Casting plays to the strengths of all actors with barely a missed beat, although Michele’s character could use a little more meat. Gassman is a standout in the tamped-down role of Massimo, and Lo Cascio and Mezzogiorno play on their mega-likability, making Paolo and Clara’s determined protection of their son especially troubling. The film’s skilled construction and visuals are coolly classical, allowing emotions to creep up rather than wearing them ostentatiously.

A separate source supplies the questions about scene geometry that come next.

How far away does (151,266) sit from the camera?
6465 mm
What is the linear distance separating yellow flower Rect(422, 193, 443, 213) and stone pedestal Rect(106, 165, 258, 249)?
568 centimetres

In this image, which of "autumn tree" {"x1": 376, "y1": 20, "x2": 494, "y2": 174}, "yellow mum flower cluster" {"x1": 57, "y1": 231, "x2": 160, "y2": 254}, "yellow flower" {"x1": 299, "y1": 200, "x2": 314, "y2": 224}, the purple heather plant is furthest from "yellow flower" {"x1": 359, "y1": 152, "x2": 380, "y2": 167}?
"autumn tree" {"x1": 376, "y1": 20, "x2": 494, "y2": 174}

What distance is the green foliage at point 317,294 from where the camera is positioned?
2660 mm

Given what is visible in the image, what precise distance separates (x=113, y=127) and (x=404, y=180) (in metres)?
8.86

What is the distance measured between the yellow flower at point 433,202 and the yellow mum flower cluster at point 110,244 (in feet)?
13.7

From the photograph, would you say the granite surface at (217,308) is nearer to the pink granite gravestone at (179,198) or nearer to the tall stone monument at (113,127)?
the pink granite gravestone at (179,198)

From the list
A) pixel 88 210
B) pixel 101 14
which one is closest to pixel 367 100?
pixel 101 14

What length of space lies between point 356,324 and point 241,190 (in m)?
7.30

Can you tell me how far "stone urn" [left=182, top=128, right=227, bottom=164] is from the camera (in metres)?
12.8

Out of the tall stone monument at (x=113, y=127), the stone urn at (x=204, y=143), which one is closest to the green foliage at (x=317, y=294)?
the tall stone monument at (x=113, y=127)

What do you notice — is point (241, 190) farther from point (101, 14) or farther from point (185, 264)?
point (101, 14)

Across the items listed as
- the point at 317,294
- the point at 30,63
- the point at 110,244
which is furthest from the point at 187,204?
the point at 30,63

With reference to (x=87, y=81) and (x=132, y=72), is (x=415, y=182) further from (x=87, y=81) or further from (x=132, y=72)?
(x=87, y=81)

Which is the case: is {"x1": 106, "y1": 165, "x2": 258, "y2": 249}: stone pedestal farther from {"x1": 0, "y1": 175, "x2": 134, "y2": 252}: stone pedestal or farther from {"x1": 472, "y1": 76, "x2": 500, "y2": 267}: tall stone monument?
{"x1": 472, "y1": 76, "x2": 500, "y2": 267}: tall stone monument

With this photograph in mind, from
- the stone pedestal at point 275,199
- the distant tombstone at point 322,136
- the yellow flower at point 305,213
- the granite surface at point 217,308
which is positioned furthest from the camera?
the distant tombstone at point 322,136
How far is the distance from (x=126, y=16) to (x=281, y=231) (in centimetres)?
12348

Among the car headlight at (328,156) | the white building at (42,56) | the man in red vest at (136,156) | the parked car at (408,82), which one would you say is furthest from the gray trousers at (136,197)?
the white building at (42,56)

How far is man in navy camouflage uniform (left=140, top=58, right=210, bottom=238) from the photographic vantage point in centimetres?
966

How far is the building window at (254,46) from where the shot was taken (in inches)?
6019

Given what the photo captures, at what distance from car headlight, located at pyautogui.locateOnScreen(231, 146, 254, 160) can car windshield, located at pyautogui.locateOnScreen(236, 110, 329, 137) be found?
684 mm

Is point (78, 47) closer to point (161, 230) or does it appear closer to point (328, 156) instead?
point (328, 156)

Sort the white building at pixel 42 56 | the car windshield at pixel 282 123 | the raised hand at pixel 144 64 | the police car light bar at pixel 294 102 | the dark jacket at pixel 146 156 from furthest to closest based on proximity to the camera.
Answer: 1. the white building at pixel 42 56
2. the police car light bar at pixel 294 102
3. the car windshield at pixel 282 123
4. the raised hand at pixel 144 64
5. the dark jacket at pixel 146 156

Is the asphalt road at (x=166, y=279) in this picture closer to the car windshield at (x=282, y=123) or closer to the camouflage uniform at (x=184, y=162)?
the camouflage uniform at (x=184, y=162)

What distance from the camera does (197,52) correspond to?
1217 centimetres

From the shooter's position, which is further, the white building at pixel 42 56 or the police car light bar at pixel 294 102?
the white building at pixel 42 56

Venice Film Review: 'The Dinner'
Reviewed at Venice Film Festival (Venice Days), Sept. 2, 2014. Running time: 93 MIN. (Original title: “I nostri ragazzi”)
Production
(Italy) A 01 Distribuzione release of a Rodeo Drive production, with Rai Cinema. (International sales: Rai Com, Rome.) Produced by Marco Poccioni, Marco Valsania. Executive producer, Francesca di Donna, Cotty Chubb.
Crew
Directed by Ivano de Matteo. Screenplay, Valentina Ferlan, de Matteo, loosely based on the novel “The Dinner” by Herman Koch. Camera (color), Vittorio Omodei Zorini; editor, Consuelo Catucci; music, Francesco Cerasi; production designer, Francesco Frigeri; costume designer, Valentina Taviani; sound, Antongiorgio Sabia, Andrea Malavasi; assistant director, Simone Spada; casting, Pino Pellegrino.
With
Alessandro Gassman, Giovanna Mezzogiorno, Luigi Lo Cascio, Barbora Bobulova, Rosabell Laurenti Sellers, Jacopo Olmo Antinori, Lidia Vitale, Antonio Salines, Roberto Accornero, Sharon Alessandri, Giada Fradeani, Cristina Puccinelli, Antonio Grosso, Lupo de Matteo, Adamo Dionisi, Melinda de Matteo.